Uma maré albiceleste em Atlanta
A torcida argentina foi mais uma vez a protagonista. Na semifinal da Copa do Mundo, a torcida albiceleste fez do Estádio Mercedes-Benz um pedaço de Buenos Aires. Eles cantaram sem pausa e incentivaram seu time durante os 90 minutos.
Aos 85′, Enzo Fernández empatou após passe de Lionel Messi. A reação foi imediata: água, copos e garrafas voaram das arquibancadas. Em seguida, Lautaro Martínez fez 2 a 1 sobre a Inglaterra. A comemoração estendeu-se muito além do apito final.
Messi, Fernández e outros jogadores andavam pelo campo sem camisa, encharcados do clima festivo. Ninguém queria ir embora. Scaloni, à beira das lágrimas, declarou:
“Somos únicos, realmente, e isso não é arrogância, né? É coração. Essas pessoas hoje nos levaram a vencer o jogo, então estou grato.”
Até que os seguranças orientaram os torcedores em direção às saídas, o fervor não parou.
Paixão que transcende
Gastón Reinoso, argentino residente em Houston, viajou a Atlanta para o jogo. Ele explicou:
“É muito difícil explicar a paixão. Quando você é argentino, você sente o futebol como uma religião. Isso pode ser tudo. As pessoas se esquecem da religião, da política, de tudo. Todos estão unidos.”

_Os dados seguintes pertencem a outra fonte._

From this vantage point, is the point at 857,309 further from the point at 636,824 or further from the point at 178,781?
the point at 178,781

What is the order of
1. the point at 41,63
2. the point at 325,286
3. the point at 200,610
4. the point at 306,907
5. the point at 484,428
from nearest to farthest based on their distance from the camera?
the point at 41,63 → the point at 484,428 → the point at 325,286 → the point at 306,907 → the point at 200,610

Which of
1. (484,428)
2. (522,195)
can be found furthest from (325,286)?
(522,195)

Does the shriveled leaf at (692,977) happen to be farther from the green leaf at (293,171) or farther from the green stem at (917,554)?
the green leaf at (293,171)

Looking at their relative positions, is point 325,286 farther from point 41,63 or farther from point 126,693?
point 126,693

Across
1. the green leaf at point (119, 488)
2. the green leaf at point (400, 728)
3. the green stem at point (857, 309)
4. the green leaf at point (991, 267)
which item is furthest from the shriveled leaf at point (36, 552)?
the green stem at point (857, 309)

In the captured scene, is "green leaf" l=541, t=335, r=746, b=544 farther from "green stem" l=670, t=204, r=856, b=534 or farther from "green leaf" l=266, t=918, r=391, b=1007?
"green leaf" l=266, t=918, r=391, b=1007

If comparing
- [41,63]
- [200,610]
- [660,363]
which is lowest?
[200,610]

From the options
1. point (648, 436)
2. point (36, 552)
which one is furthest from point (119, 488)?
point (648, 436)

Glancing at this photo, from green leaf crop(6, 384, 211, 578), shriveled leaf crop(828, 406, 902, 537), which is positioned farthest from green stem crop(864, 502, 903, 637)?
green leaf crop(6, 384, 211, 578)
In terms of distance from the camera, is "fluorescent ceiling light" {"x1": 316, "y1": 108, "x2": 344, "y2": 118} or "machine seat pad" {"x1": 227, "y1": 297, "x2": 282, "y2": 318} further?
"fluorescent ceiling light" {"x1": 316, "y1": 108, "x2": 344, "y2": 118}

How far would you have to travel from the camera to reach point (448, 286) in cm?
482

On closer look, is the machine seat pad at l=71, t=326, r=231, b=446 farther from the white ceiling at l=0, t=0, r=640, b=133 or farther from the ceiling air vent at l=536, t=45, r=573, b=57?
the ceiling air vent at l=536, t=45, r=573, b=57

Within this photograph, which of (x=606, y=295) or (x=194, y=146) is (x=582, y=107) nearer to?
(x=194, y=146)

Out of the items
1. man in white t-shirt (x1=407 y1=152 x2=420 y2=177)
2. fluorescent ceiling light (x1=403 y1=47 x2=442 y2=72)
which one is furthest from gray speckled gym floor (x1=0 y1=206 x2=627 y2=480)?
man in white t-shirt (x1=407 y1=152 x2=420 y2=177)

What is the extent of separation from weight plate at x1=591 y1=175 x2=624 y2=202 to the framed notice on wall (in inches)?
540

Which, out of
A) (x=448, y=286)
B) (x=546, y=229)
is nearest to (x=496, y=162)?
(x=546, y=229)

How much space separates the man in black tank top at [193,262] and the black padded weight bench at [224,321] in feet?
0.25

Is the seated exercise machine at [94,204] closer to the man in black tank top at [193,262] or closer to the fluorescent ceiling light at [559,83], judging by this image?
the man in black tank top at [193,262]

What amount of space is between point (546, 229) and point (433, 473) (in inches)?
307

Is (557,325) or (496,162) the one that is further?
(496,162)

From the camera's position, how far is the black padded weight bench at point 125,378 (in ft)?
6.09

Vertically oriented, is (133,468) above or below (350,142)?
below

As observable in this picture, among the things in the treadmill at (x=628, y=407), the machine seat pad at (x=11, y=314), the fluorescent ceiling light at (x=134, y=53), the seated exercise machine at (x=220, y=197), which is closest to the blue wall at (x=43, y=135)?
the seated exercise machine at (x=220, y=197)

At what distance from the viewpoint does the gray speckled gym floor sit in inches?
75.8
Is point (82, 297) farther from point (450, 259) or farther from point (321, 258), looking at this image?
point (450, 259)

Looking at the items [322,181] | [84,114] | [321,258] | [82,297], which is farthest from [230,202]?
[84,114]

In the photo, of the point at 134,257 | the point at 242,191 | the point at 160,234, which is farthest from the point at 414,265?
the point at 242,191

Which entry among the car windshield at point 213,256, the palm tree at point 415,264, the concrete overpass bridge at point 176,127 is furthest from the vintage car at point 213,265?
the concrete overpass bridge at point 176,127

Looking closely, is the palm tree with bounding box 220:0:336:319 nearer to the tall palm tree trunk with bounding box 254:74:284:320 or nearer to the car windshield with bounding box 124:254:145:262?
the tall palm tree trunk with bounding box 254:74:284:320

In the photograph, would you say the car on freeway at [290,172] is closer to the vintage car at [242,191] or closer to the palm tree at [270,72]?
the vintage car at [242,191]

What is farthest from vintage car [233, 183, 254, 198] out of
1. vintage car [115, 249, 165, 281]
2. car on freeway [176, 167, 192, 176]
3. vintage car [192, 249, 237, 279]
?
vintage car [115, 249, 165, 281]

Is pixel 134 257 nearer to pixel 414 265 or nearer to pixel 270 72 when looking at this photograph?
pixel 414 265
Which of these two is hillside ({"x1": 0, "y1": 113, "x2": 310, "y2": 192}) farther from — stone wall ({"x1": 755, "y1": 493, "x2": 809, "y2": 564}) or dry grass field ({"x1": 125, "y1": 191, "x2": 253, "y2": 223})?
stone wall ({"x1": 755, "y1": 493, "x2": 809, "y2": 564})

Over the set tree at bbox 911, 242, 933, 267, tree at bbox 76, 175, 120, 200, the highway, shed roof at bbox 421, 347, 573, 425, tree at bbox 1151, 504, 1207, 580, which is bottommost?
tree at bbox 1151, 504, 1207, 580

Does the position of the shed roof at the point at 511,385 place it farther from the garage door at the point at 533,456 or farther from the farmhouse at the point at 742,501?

A Argentina não teve um início de torneio brilhante, mas os torcedores nunca vacilaram. A equipe repetiu a reviravolta que já havia conseguido contra o Egito, no dia 7 de julho. Nesta ocasião, dois gols nos minutos finais selaram o passe.
Quando a água caiu das arquibancadas, Reinoso sentiu como “um jato de Deus, do céu. Comecei a chorar”.
Agora, a final de domingo em East Rutherford, Nova Jersey, contra a Espanha. Sem dúvida, as arquibancadas voltarão a ser tingidas de azul e branco.